By deploying ParallelDots’ ShelfWatch, the brand transformed its monitoring of key shelf KPIs, including planogram compliance and on-shelf availability (OSA). Field reps were no longer working on guesswork. They received outlet-specific layout guidance directly through the app. And with real-time data, corrective action was no longer delayed by weeks.
Within just two months, the results spoke volumes:
KPI
Improvement
Planogram Compliance
30% improvement in planogram score
Execution Visibility
Significantly Enhanced
Operational Efficiency
Faster, scalable audit rollouts
Not only did this reduce execution costs, but it also encouraged wider adoption among distribution partners. Field team visits became more efficient, more targeted, and ultimately more impactful.

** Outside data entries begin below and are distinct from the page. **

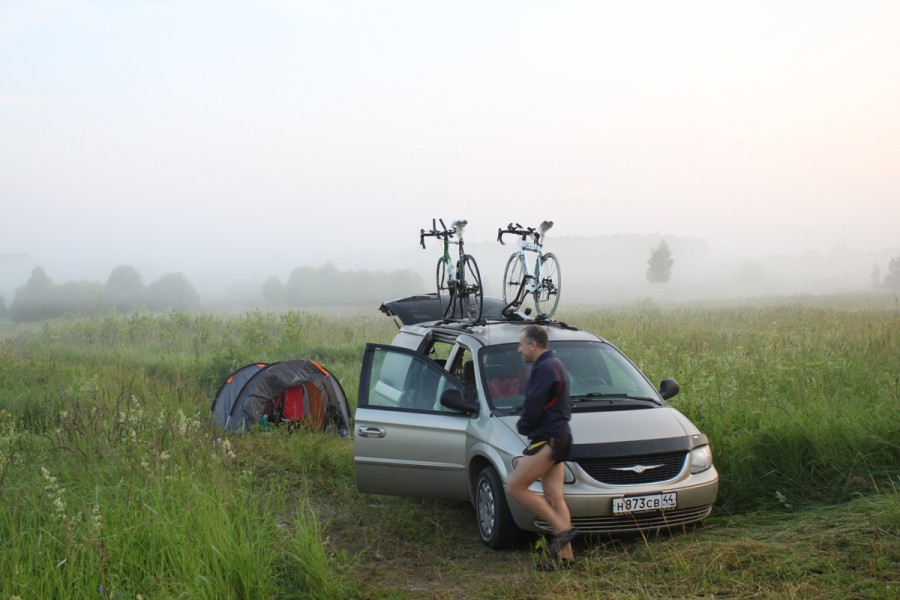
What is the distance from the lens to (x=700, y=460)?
20.7 ft

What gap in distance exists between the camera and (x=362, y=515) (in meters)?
7.78

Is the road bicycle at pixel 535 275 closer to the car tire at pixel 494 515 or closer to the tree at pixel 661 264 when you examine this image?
the car tire at pixel 494 515

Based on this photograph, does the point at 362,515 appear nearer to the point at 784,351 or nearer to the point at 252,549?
the point at 252,549

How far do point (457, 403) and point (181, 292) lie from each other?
111 metres

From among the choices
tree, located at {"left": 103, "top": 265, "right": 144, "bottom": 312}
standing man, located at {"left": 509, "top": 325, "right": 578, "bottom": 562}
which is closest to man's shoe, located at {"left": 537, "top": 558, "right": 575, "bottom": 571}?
standing man, located at {"left": 509, "top": 325, "right": 578, "bottom": 562}

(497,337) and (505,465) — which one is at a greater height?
(497,337)

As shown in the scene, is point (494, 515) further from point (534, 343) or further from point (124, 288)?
point (124, 288)

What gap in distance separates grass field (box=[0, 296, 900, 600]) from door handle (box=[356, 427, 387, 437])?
0.88m

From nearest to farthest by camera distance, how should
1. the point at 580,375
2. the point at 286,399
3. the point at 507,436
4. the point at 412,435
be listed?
the point at 507,436
the point at 412,435
the point at 580,375
the point at 286,399

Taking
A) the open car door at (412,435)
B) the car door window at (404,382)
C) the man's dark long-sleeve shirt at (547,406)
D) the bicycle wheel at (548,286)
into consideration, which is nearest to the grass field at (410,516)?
the open car door at (412,435)

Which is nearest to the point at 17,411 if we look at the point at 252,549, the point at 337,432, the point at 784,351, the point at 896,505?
the point at 337,432

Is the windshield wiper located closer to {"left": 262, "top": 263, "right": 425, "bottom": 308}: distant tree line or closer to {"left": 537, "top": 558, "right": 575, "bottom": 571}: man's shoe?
{"left": 537, "top": 558, "right": 575, "bottom": 571}: man's shoe

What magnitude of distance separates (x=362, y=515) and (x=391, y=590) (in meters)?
2.53

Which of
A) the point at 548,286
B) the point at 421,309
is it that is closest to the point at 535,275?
the point at 548,286
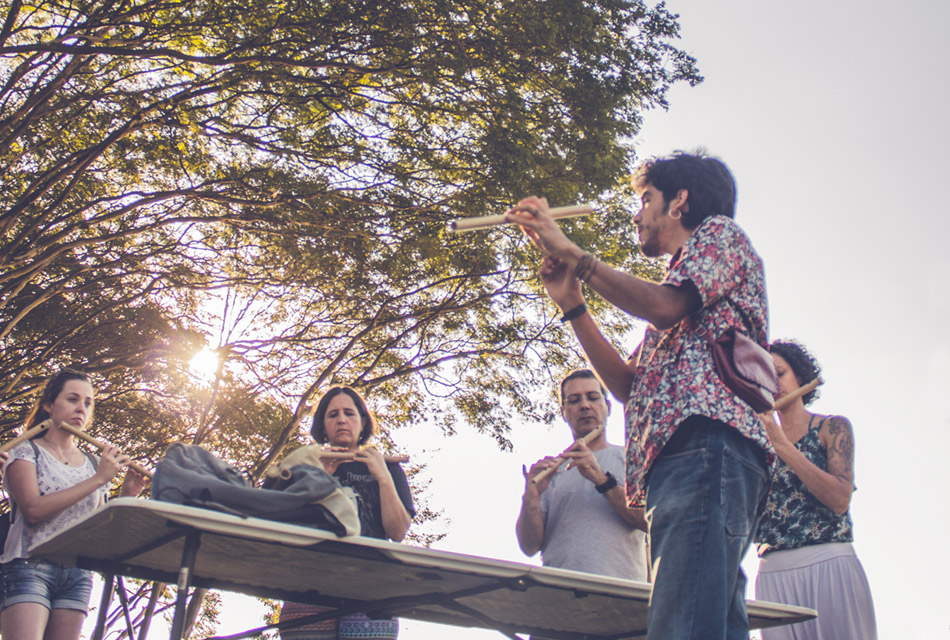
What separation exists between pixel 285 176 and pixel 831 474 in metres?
6.12

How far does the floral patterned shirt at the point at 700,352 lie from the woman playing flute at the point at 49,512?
2.47 meters

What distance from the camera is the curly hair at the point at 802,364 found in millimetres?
3541

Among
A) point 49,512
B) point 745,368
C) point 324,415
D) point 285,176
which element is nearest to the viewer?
point 745,368

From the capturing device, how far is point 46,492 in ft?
12.1

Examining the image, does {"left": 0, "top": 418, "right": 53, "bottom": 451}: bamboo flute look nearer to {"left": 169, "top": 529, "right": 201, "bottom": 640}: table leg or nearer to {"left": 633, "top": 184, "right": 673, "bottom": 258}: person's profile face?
{"left": 169, "top": 529, "right": 201, "bottom": 640}: table leg

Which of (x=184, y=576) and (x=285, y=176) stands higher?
(x=285, y=176)

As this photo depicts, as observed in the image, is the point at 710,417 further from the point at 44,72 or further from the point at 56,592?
the point at 44,72

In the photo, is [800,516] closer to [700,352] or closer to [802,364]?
[802,364]

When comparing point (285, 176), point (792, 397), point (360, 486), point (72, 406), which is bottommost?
point (360, 486)

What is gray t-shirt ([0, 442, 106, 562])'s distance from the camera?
3488 mm

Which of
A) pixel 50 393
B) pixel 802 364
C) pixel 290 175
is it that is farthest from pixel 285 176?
pixel 802 364

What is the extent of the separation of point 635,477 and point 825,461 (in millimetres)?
1611

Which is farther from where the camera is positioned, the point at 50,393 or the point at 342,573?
the point at 50,393

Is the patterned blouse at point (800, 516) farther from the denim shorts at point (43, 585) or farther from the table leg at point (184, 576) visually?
the denim shorts at point (43, 585)
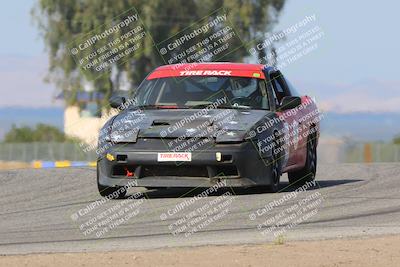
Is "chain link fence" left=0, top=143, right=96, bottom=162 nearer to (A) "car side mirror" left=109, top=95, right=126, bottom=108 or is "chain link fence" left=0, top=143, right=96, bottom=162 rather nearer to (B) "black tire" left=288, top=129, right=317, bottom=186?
(B) "black tire" left=288, top=129, right=317, bottom=186

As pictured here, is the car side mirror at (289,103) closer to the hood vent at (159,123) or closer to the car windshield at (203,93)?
the car windshield at (203,93)

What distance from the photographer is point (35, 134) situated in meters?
74.1

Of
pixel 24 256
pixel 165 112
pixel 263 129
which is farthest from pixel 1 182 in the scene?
pixel 24 256

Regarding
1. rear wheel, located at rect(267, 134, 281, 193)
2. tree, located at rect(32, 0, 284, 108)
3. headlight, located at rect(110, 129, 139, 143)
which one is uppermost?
headlight, located at rect(110, 129, 139, 143)

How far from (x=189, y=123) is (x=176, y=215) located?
1607mm

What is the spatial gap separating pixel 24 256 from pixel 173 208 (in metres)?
3.12

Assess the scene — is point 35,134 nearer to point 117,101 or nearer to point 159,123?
point 117,101

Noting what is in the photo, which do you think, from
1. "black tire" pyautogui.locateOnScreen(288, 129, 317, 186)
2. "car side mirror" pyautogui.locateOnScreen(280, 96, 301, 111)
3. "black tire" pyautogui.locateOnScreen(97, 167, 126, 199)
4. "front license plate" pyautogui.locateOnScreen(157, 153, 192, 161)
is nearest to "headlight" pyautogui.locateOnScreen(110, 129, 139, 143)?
"front license plate" pyautogui.locateOnScreen(157, 153, 192, 161)

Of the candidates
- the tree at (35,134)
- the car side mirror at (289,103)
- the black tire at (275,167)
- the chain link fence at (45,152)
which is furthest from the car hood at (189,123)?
the tree at (35,134)

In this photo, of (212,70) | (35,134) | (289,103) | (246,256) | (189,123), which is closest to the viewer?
(246,256)

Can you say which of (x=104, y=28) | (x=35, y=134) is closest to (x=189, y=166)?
(x=104, y=28)

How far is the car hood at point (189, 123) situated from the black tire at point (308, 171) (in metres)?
2.17

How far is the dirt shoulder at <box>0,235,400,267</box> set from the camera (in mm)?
7137

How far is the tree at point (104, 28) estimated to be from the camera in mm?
46938
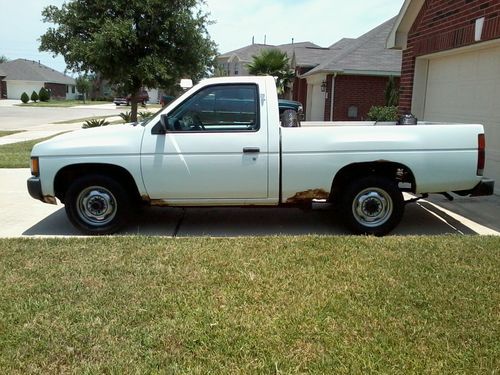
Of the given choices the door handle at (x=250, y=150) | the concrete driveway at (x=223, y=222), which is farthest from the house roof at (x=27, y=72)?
the door handle at (x=250, y=150)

For CPG brands looking to reduce COGS while maximizing shelf impact, this is a proven playbook worth replicating.
ParallelDots offers advanced AI-powered solutions designed to provide CPG brands with real-time visibility and control over their on-shelf execution. ParallelDots helps eliminate these leakages by giving brands real-time, outlet-level visibility into what’s driving up their Cost of Goods Sold (COGS).

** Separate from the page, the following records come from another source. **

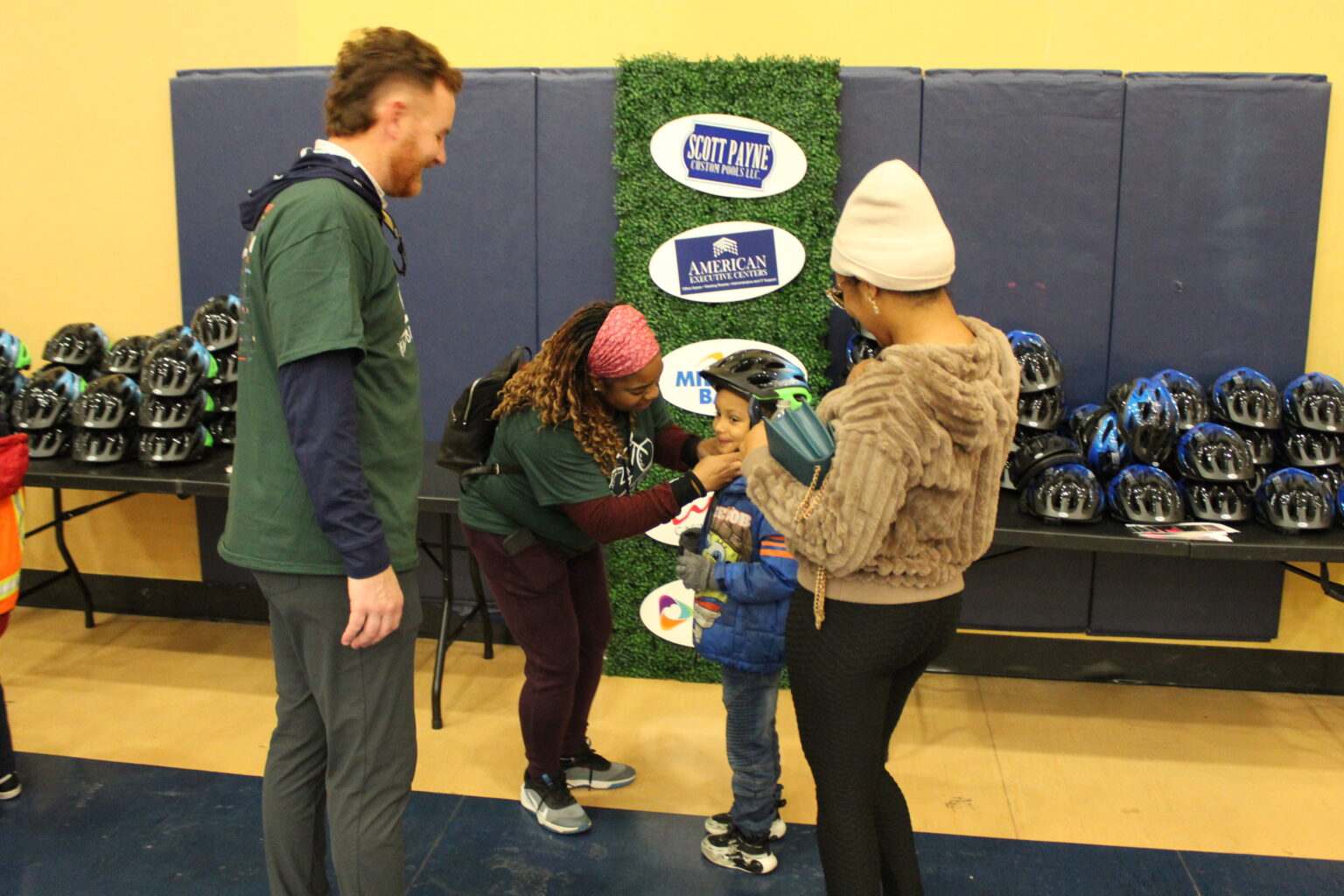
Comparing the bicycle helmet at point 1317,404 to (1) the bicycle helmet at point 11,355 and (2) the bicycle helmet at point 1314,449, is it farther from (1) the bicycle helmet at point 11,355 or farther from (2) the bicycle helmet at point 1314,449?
(1) the bicycle helmet at point 11,355

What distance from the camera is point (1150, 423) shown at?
3.62 m

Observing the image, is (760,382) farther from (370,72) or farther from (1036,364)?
(1036,364)

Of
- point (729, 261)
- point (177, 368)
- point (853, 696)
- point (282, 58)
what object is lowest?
point (853, 696)

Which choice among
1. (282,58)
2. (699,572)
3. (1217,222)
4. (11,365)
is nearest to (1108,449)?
(1217,222)

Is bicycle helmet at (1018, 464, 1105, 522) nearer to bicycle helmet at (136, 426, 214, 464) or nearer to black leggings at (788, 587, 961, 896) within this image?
black leggings at (788, 587, 961, 896)

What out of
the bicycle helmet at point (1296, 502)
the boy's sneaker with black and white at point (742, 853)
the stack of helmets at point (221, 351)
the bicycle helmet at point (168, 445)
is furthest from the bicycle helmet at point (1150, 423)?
the bicycle helmet at point (168, 445)

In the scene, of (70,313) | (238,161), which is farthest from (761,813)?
(70,313)

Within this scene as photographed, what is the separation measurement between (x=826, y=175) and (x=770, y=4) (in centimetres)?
88

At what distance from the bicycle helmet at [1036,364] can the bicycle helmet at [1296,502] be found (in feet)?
2.56

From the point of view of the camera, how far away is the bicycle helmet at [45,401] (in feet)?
13.5

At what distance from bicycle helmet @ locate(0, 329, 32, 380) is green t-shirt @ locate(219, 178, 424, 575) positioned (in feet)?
10.1

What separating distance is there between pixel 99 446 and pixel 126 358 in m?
0.42

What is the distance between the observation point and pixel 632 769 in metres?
3.38

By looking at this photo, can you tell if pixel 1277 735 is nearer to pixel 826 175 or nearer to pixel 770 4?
pixel 826 175
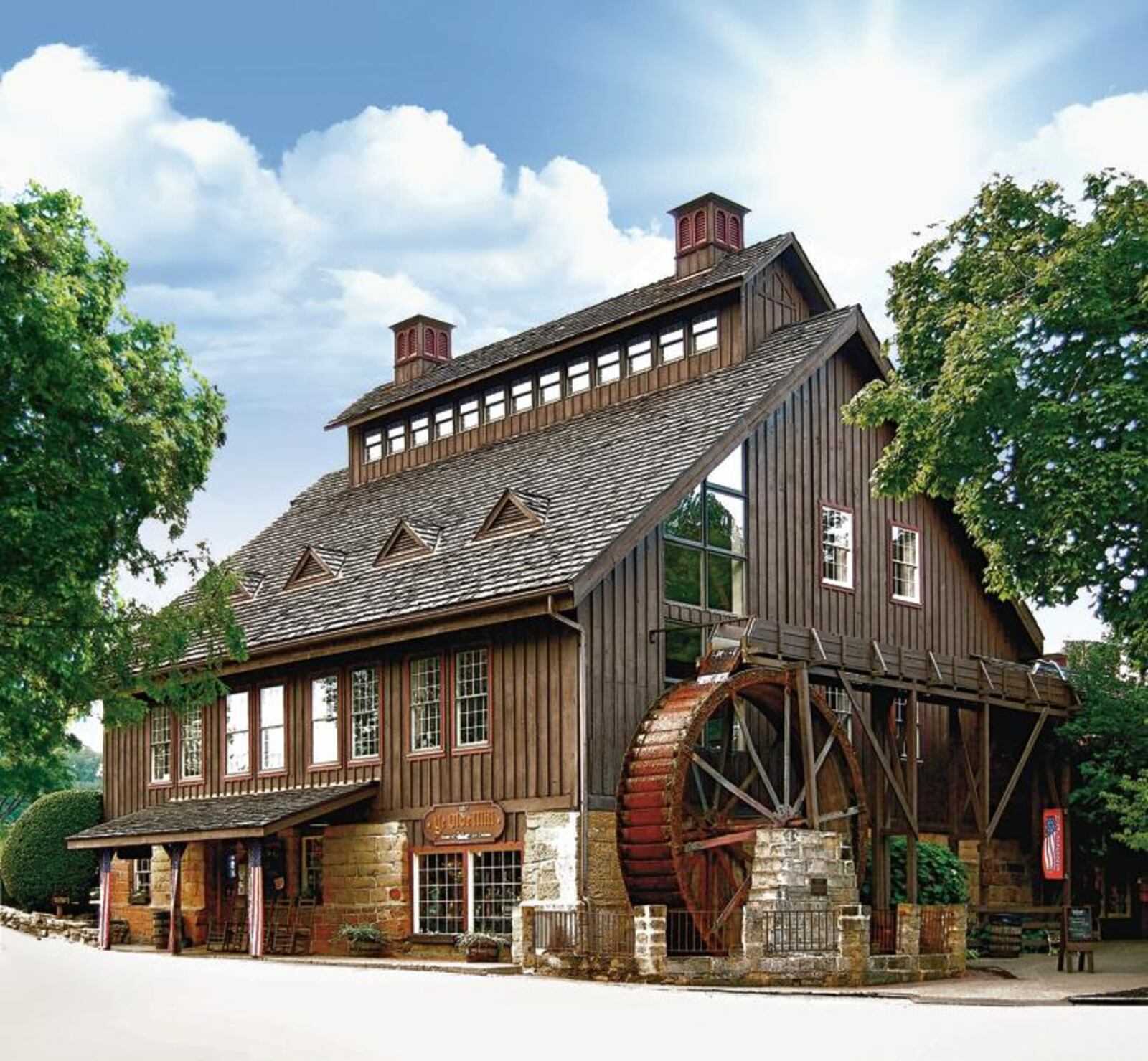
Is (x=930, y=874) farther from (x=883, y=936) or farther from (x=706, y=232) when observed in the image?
(x=706, y=232)

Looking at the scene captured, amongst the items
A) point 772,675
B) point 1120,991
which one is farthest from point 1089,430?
point 1120,991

- Real-Time Shelf Monitoring: Continuous tracking of shelf conditions using ShelfWatch ensures products are correctly placed and fully stocked to capture customer attention.
- Planogram Compliance: Automated checks guarantee adherence to shelf layouts, maintaining consistent brand presentation, and maximizing promotional impact.
- Stock Availability Insights: Accurate detection of stockouts and low inventory allows timely replenishment to avoid lost sales.
- Promotional Execution Verification: Confirms that point-of-sale materials and displays are deployed as planned, enhancing promotional effectiveness.
ParallelDots empowers brands to optimize field operations, reduce waste, and provides the real-time visibility needed to control COGS without sacrificing shelf performance. Ready to stop invisible cost leaks at the shelf? Schedule a demo with ParallelDots today!
FAQs
1. What is COGS in CPG?
COGS (Cost of Goods Sold) represents the direct costs tied to producing goods sold by a CPG company, including raw materials, manufacturing, and logistics. It directly affects profit margins and helps brands price products competitively.
2. How can CPG brands reduce COGS?
Brands can reduce COGS by improving supply chain efficiency, minimizing waste, optimizing shelf execution with technology like ParallelDots, negotiating better supplier contracts, and streamlining production processes to cut unnecessary costs.
3. Why is on-shelf availability important for COGS?
On-shelf availability ensures products are consistently stocked, preventing lost sales and costly emergency restocking. It helps optimize inventory levels, reducing excess stock and markdowns, which lowers overall COGS.
4. What role does technology play in managing COGS?
Technology, especially AI-powered shelf monitoring, helps CPG brands track shelf compliance, detect stockouts, and optimize promotions in real-time, enabling faster corrective actions that reduce inefficiencies and control costs.
5. How does planogram compliance affect COGS?
Poor planogram compliance leads to misplaced products and ineffective displays, reducing sales and increasing waste. Ensuring compliance improves product visibility and sales velocity, which helps lower COGS by reducing markdowns and inventory holding costs.